- [WHAT YOU NEED TO DO]:
Whenever a line in the entries below contains "Equus", copy that line.

- [DATA SUPPLIED]:
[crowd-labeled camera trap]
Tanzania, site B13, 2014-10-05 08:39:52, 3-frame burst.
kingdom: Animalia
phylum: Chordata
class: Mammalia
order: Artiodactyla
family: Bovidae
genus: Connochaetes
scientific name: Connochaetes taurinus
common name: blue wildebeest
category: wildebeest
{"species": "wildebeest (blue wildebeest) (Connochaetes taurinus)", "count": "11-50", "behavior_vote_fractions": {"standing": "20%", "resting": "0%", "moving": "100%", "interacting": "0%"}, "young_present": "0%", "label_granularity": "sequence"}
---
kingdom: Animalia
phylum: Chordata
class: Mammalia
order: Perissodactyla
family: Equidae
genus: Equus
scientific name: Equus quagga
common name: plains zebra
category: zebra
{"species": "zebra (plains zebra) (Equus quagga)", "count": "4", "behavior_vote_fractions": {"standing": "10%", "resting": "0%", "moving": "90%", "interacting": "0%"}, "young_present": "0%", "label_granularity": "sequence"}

- [FINISHED EXERCISE]:
genus: Equus
scientific name: Equus quagga
{"species": "zebra (plains zebra) (Equus quagga)", "count": "4", "behavior_vote_fractions": {"standing": "10%", "resting": "0%", "moving": "90%", "interacting": "0%"}, "young_present": "0%", "label_granularity": "sequence"}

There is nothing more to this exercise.